Morocco alerted German secret services about Amri’s danger

Manhunt for Amri continues

Morocco’s secret services have warned their German counterpart twice against the potential danger of Tunisian terror suspect Anis Amri few weeks before he drove a hijacked lorry into a crowded Christmas market in Berlin on Monday night, killing 12 people and injuring 49.
Morocco’s Directorate of Territory Surveillance (DST) alerted the Federal Intelligence Service (BND) in two letters dated September 19 and October 11 about a possible terrorist act to be committed by Amri, according to sources close to the DST.
Morocco’s secret agents have for months identified Amri as a fervent supporter of the Islamic state and indicated that he was seeing two dangerous IS sympathisers in Dortmund.
A hunt is underway across Europe for the continent’s most wanted man as Germany reels from its worst attack in decades.
"We can report today that we have new information that the suspect is with high probability really the perpetrator," Interior Minister Thomas de Maiziere told reporters on Thursday.
"In the cab, in the driving cabin, fingerprints were found and there is additional evidence that supports this," he said.
The Italian justice ministry on Thursday confirmed media reports that 24-year-old Tunisian asylum seeker was repeatedly admonished and transferred among Sicilian prisons for bad conduct.

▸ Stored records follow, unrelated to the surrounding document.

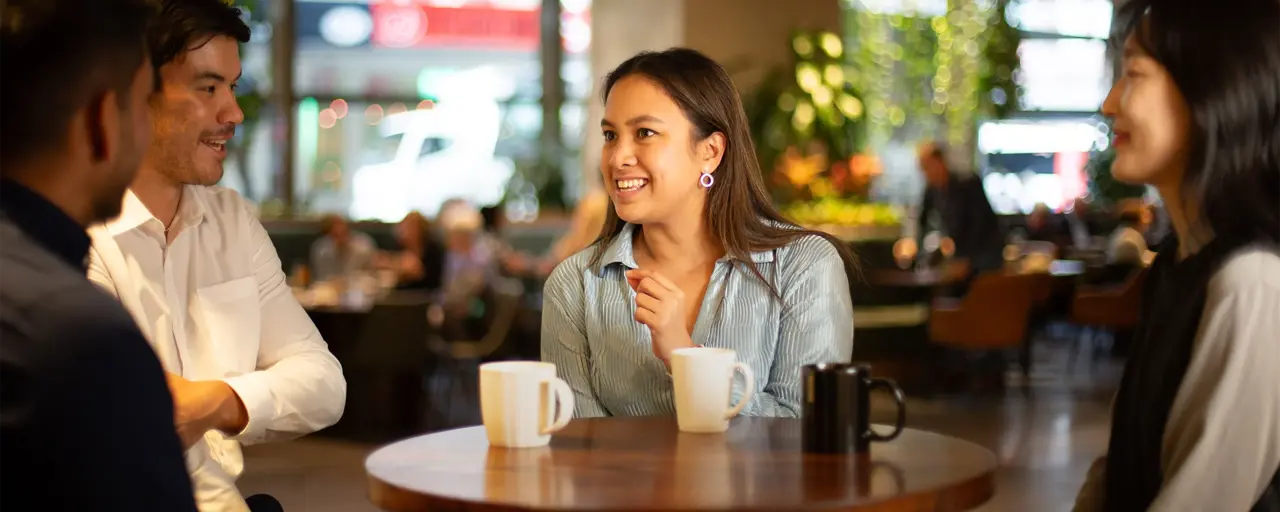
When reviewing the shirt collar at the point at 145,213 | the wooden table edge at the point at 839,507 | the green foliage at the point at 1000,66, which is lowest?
the wooden table edge at the point at 839,507

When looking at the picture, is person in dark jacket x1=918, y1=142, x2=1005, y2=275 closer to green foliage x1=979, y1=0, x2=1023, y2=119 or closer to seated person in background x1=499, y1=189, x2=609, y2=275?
seated person in background x1=499, y1=189, x2=609, y2=275

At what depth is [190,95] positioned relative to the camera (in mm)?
2326

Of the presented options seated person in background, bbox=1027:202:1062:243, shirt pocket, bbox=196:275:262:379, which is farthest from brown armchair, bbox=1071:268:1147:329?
shirt pocket, bbox=196:275:262:379

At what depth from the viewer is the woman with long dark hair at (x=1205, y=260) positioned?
1.87 m

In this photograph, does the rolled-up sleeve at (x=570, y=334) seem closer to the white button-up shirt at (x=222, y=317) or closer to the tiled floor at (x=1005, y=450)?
the white button-up shirt at (x=222, y=317)

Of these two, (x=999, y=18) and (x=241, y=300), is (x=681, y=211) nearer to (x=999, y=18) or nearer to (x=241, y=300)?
(x=241, y=300)

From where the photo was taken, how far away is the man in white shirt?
223 centimetres

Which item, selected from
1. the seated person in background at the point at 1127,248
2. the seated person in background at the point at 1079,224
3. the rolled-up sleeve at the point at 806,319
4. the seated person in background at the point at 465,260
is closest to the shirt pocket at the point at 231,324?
the rolled-up sleeve at the point at 806,319

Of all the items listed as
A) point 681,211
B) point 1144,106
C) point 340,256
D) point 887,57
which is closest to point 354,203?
point 340,256

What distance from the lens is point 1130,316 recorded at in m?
9.44

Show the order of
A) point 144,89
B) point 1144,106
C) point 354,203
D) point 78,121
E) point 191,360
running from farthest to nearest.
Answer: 1. point 354,203
2. point 191,360
3. point 1144,106
4. point 144,89
5. point 78,121

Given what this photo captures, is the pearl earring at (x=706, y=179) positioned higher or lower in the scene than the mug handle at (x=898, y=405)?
higher

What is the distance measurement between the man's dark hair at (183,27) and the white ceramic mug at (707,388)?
981mm

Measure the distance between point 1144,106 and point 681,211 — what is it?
937 mm
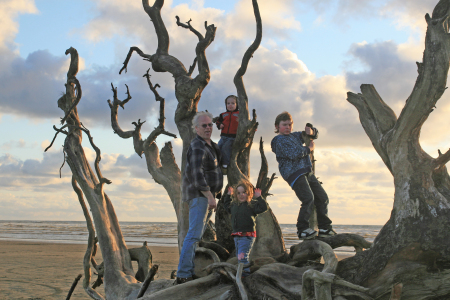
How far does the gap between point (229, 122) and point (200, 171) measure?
1593 mm

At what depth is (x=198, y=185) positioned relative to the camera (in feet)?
13.0

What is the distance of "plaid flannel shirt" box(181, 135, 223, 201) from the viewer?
157 inches

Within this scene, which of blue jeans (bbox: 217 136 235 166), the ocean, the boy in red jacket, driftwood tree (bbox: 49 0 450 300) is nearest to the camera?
driftwood tree (bbox: 49 0 450 300)

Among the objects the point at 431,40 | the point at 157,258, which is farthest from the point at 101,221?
the point at 157,258

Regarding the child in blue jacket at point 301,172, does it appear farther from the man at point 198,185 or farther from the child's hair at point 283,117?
the man at point 198,185

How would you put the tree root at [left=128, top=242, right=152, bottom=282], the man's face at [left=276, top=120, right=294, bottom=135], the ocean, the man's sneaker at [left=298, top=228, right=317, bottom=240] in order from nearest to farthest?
the man's sneaker at [left=298, top=228, right=317, bottom=240]
the man's face at [left=276, top=120, right=294, bottom=135]
the tree root at [left=128, top=242, right=152, bottom=282]
the ocean

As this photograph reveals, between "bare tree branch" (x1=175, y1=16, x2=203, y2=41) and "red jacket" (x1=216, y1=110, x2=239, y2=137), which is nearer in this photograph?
"red jacket" (x1=216, y1=110, x2=239, y2=137)

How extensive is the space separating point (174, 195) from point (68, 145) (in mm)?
2409

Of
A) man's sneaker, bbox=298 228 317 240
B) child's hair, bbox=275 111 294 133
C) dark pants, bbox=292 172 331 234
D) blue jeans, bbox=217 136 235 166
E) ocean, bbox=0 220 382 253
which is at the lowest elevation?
ocean, bbox=0 220 382 253

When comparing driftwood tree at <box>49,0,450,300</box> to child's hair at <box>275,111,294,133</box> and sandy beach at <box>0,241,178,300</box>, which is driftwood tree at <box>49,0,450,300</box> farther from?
sandy beach at <box>0,241,178,300</box>

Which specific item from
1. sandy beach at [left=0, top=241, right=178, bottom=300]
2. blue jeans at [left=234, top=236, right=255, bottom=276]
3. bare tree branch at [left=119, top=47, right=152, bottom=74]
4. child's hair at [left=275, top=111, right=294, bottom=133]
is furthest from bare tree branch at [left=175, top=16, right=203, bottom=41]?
sandy beach at [left=0, top=241, right=178, bottom=300]

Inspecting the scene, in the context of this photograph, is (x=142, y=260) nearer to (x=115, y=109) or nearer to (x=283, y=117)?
(x=115, y=109)

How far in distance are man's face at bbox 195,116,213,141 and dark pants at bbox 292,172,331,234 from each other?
1.17 m

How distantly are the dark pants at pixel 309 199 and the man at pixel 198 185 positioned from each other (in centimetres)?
96
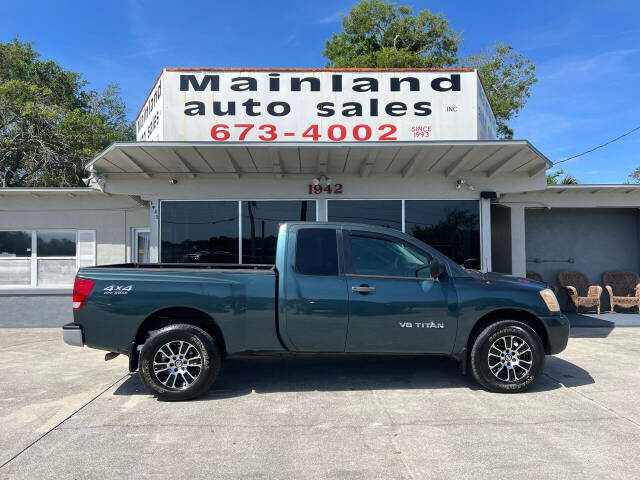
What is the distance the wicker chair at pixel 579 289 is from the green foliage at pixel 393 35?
54.3 feet

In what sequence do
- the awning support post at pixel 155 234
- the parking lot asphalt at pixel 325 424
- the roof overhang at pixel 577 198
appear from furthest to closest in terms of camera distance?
the roof overhang at pixel 577 198, the awning support post at pixel 155 234, the parking lot asphalt at pixel 325 424

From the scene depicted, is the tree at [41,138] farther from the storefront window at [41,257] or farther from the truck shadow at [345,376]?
the truck shadow at [345,376]

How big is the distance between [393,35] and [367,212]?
19552mm

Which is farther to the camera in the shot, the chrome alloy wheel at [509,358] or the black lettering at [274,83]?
the black lettering at [274,83]

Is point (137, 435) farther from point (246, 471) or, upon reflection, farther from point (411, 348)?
point (411, 348)

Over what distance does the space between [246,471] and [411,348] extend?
242 cm

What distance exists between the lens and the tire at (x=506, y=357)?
17.2 ft

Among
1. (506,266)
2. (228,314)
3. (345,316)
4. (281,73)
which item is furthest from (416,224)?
(228,314)

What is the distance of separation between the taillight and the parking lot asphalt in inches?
42.9

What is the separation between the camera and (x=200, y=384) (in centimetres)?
505

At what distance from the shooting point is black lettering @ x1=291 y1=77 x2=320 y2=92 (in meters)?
9.53

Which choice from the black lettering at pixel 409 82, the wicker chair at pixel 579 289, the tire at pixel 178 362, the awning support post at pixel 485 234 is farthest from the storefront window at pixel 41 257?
the wicker chair at pixel 579 289

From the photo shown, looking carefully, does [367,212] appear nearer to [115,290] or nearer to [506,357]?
[506,357]

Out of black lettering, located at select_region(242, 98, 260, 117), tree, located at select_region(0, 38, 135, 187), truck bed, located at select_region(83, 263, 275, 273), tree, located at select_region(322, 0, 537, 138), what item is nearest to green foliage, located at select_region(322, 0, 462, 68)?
tree, located at select_region(322, 0, 537, 138)
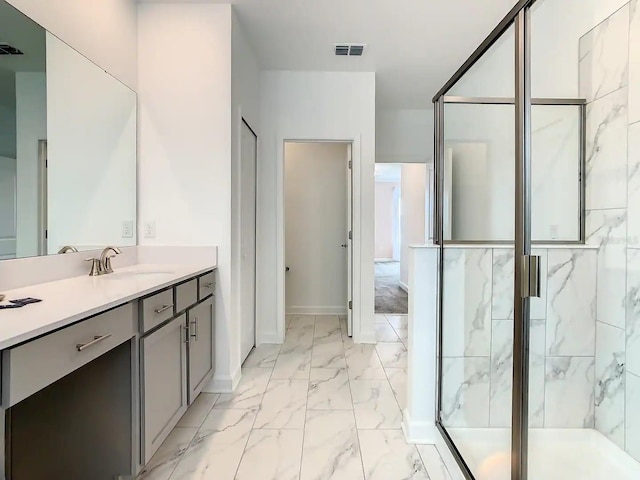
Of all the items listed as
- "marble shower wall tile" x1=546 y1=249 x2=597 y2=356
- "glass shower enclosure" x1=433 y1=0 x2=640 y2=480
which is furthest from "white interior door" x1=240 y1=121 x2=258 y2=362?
"marble shower wall tile" x1=546 y1=249 x2=597 y2=356

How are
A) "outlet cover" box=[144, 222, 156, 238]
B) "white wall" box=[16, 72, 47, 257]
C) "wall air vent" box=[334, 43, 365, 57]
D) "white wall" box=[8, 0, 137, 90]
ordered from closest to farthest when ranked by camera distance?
"white wall" box=[16, 72, 47, 257] < "white wall" box=[8, 0, 137, 90] < "outlet cover" box=[144, 222, 156, 238] < "wall air vent" box=[334, 43, 365, 57]

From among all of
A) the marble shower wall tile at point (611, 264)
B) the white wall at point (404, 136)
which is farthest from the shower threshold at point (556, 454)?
the white wall at point (404, 136)

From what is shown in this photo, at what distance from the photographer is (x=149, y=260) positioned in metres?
2.45

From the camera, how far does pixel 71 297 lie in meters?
1.34

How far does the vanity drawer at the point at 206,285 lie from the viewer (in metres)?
2.17

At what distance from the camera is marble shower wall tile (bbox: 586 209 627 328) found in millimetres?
1810

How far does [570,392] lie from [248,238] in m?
2.44

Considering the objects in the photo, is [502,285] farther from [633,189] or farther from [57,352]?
[57,352]

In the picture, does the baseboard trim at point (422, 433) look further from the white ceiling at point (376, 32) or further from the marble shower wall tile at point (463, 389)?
the white ceiling at point (376, 32)

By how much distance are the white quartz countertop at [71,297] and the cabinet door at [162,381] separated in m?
0.23

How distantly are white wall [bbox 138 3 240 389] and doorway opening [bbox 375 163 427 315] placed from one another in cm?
237

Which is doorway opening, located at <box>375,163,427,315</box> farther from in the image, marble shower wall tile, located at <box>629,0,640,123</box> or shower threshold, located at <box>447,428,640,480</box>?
marble shower wall tile, located at <box>629,0,640,123</box>

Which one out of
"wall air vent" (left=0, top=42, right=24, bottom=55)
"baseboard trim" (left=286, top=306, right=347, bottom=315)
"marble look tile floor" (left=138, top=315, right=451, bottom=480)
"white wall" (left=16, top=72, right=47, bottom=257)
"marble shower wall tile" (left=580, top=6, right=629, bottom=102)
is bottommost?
"marble look tile floor" (left=138, top=315, right=451, bottom=480)

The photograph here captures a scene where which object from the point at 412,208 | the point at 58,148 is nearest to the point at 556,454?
the point at 58,148
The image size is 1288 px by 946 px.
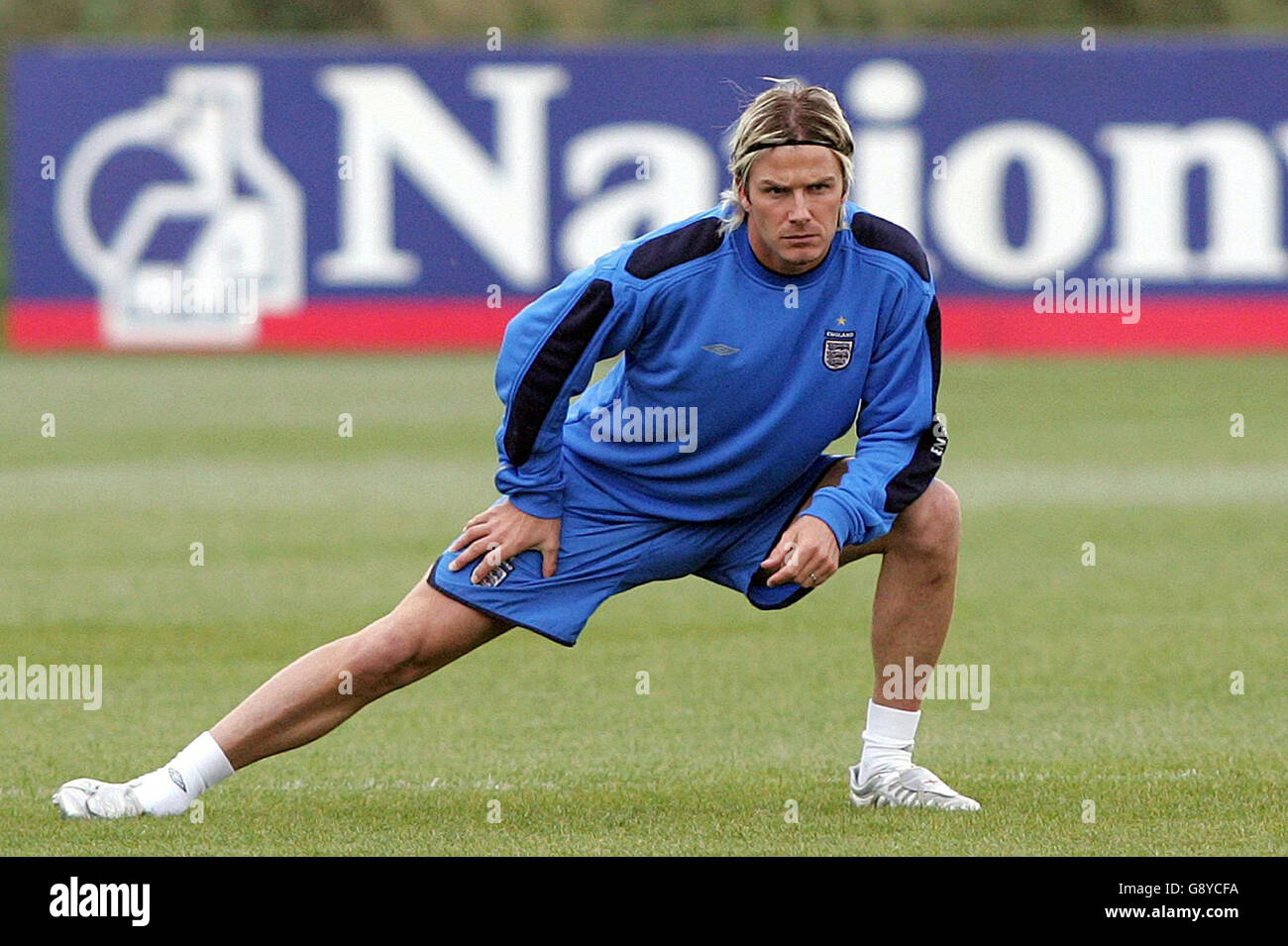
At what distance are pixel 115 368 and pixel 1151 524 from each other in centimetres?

Amri was held in six different prisons on Sicily, where he served 3 ½ years for setting a fire at a refugee center and making threats, among other charges. But Italy apparently recorded no signs that Amri was becoming radicalized to embrace extremist violence. He then went to Switzerland before reaching Germany last year where the authorities had been trying to deport him after his asylum application was rejected,
In mid-2016, Tunisian authorities eavesdropped on Amri’s conversation with two Islamic State fighters before informing German authorities. Amri also offered himself as a suicide attacker on known Islamist chat sites, according to Bild newspaper.